#### Task details
Can you rewrite the material below with every "windshield" changed to "windscreen" and everything else left the same? Omit the pictures from your answer.

#### Raw records
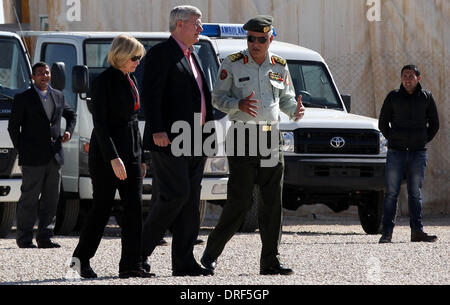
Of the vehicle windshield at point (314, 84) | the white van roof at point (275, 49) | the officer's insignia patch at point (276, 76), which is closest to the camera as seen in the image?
the officer's insignia patch at point (276, 76)

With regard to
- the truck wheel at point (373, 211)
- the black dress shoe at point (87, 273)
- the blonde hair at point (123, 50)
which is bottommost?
the truck wheel at point (373, 211)

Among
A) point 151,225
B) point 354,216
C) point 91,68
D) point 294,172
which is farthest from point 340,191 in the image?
point 151,225

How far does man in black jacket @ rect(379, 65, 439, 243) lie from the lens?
13.1 meters

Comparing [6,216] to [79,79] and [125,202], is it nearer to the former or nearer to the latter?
[79,79]

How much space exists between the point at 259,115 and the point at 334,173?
5101mm

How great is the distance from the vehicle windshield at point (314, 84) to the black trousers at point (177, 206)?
6.17 meters

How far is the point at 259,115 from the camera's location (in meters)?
9.22

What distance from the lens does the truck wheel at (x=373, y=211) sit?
14.9m

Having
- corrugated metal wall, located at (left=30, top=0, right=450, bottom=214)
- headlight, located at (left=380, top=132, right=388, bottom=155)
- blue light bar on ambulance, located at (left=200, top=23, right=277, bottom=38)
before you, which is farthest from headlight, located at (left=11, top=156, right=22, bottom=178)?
corrugated metal wall, located at (left=30, top=0, right=450, bottom=214)

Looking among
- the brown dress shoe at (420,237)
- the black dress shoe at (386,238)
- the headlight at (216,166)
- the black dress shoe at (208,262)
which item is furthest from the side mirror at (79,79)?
the black dress shoe at (208,262)

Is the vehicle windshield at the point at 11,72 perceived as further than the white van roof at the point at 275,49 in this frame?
No

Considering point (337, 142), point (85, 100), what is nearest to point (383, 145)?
point (337, 142)

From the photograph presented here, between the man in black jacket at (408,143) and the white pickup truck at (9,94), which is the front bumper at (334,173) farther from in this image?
the white pickup truck at (9,94)

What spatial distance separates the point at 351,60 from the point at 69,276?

#### Output below
Of the vehicle windscreen at point (314, 84) | the white van roof at point (275, 49) | the officer's insignia patch at point (276, 76), which is closest to the camera as seen in the image?
the officer's insignia patch at point (276, 76)

With regard to
- the truck wheel at point (373, 211)
- the black dress shoe at point (87, 273)
- the blonde hair at point (123, 50)
which is bottommost?
the truck wheel at point (373, 211)

Among
A) point 151,225
B) point 354,216
C) point 91,68
D) point 294,172
which is farthest from point 340,191 in the image?
point 151,225

How far does man in black jacket @ rect(379, 65, 439, 243) lie from the lens?
13.1 meters

Comparing [6,216] to [79,79] and [125,202], is it nearer to the former or nearer to the latter?
[79,79]

How much space exists between the point at 259,115 and the point at 334,173?
5101mm

How great is the distance from the vehicle windscreen at point (314, 84) to the black trousers at point (177, 206)?
6.17 meters

How far is the point at 259,115 from the camera's location (in meters)?
9.22

What distance from the lens does the truck wheel at (x=373, y=211) sit?
14.9m

Having
- corrugated metal wall, located at (left=30, top=0, right=450, bottom=214)
- headlight, located at (left=380, top=132, right=388, bottom=155)
- blue light bar on ambulance, located at (left=200, top=23, right=277, bottom=38)
before you, which is farthest from headlight, located at (left=11, top=156, right=22, bottom=178)?
corrugated metal wall, located at (left=30, top=0, right=450, bottom=214)

Looking among
- the brown dress shoe at (420,237)
- the black dress shoe at (386,238)
- the headlight at (216,166)
- the black dress shoe at (208,262)
which item is furthest from the side mirror at (79,79)?
the black dress shoe at (208,262)

Is the vehicle windscreen at the point at 11,72 perceived as further than the white van roof at the point at 275,49 in this frame?
No

Considering point (337, 142), point (85, 100), what is nearest to point (383, 145)?
point (337, 142)

From the photograph presented here, between the man in black jacket at (408,143) and the white pickup truck at (9,94), which is the front bumper at (334,173) farther from in this image?
the white pickup truck at (9,94)

What spatial distance separates the point at 351,60 from the point at 69,276?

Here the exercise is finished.